From 1388689a55a9b87fb03e4eb448bf8a2447d52539 Mon Sep 17 00:00:00 2001
From: Felix Arntz <felix-arntz@leaves-and-love.net>
Date: Mon, 28 Apr 2025 21:12:28 +0000
Subject: [PATCH] Networks and Sites: Sanitize key parameter in
 `wp-activate.php`.

Props khushipatel15.
Fixes #63320.

Built from https://develop.svn.wordpress.org/trunk@60204


git-svn-id: http://core.svn.wordpress.org/trunk@59540 1a063a9b-81f0-0310-95a4-ce76da25c4cd
---
 wp-activate.php         | 4 ++--
 wp-includes/version.php | 2 +-
 2 files changed, 3 insertions(+), 3 deletions(-)

diff --git a/wp-activate.php b/wp-activate.php
index 5dc602337b..f4fd8d76c3 100644
--- a/wp-activate.php
+++ b/wp-activate.php
@@ -29,9 +29,9 @@ $result = null;
 if ( isset( $_GET['key'] ) && isset( $_POST['key'] ) && $_GET['key'] !== $_POST['key'] ) {
 	wp_die( __( 'A key value mismatch has been detected.
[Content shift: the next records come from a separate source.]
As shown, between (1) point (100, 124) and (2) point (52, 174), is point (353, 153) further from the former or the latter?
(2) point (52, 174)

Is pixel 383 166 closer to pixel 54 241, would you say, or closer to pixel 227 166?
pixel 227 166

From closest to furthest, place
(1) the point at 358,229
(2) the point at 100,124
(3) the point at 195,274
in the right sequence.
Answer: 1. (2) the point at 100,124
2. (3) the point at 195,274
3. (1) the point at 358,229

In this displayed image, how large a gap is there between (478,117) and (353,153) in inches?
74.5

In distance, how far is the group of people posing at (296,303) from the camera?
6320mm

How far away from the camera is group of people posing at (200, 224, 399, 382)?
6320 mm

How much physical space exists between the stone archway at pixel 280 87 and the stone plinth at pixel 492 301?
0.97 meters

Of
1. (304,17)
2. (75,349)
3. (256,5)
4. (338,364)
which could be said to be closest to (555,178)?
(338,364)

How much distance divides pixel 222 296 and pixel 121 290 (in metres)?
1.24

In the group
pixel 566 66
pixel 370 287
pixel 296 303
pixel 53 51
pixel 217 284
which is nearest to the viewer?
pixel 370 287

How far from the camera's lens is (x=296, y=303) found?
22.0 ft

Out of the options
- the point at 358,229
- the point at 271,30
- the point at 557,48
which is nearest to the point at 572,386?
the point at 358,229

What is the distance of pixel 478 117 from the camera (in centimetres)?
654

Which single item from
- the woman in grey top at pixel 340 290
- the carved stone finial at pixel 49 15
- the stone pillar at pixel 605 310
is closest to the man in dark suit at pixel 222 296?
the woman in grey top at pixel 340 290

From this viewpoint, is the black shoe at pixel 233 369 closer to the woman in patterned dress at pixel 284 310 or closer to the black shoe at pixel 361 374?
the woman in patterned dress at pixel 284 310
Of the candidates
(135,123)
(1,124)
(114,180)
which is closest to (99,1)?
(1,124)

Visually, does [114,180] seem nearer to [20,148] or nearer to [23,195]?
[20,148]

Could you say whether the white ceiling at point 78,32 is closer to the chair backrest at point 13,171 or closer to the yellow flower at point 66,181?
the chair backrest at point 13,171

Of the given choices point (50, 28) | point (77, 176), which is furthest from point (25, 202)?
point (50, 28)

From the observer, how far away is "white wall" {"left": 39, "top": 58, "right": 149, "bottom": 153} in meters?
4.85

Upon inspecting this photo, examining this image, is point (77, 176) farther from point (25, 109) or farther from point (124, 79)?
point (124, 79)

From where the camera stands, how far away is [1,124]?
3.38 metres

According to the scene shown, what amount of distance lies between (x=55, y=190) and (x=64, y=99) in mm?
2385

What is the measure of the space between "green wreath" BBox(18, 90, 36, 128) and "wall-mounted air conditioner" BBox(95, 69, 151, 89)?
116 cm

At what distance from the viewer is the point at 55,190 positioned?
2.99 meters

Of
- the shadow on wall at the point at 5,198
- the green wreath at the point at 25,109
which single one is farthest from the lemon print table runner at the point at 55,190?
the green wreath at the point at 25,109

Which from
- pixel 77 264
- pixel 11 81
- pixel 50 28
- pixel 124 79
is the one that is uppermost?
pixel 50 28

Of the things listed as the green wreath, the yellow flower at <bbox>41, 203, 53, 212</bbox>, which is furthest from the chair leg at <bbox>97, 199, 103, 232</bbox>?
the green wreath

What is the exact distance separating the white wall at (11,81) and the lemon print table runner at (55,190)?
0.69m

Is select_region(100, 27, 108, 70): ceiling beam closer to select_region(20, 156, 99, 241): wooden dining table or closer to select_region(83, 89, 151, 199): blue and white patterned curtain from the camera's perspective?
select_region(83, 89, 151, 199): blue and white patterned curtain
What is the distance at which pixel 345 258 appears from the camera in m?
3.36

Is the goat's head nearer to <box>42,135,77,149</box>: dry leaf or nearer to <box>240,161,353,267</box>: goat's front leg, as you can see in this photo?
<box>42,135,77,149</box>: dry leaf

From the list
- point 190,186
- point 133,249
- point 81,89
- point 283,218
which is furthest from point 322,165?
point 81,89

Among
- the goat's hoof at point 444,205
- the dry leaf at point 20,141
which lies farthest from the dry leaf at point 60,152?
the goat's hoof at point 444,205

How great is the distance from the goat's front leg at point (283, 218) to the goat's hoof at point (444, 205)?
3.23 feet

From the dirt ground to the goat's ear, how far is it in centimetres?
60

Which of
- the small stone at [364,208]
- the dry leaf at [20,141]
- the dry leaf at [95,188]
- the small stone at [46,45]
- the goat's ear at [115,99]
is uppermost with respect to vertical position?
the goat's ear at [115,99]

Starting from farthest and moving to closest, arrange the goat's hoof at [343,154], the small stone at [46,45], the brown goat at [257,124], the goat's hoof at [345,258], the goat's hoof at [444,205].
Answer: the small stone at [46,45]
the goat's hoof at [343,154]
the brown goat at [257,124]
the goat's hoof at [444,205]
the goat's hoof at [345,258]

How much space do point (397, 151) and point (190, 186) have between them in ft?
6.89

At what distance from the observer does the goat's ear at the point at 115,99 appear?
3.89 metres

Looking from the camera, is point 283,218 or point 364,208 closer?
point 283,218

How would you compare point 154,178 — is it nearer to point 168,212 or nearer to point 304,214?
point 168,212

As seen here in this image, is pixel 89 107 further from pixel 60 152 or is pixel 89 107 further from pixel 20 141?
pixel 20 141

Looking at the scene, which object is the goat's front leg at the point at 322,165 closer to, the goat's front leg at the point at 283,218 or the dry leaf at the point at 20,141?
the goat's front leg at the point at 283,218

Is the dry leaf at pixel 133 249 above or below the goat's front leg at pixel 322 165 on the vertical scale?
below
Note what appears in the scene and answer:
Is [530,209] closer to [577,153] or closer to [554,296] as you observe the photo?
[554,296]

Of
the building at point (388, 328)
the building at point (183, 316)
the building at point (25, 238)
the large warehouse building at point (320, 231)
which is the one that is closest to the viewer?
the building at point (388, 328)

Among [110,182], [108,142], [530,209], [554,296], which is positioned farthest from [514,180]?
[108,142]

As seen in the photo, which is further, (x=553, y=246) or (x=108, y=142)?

Please follow the link provided in your activation email.' ), __( 'An error occurred during the activation' ), 400 );
 } elseif ( ! empty( $_GET['key'] ) ) {
-	$key = $_GET['key'];
+	$key = sanitize_text_field( $_GET['key'] );
 } elseif ( ! empty( $_POST['key'] ) ) {
-	$key = $_POST['key'];
+	$key = sanitize_text_field( $_POST['key'] );
 }
 
 if ( $key ) {
diff --git a/wp-includes/version.php b/wp-includes/version.php
index a455ed50bf..cbc3209f08 100644
--- a/wp-includes/version.php
+++ b/wp-includes/version.php
@@ -16,7 +16,7 @@
  *
  * @global string $wp_version
  */
-$wp_version = '6.9-alpha-60203';
+$wp_version = '6.9-alpha-60204';
 
 /**
  * Holds the WordPress DB revision, increments when changes are made to the WordPress DB schema.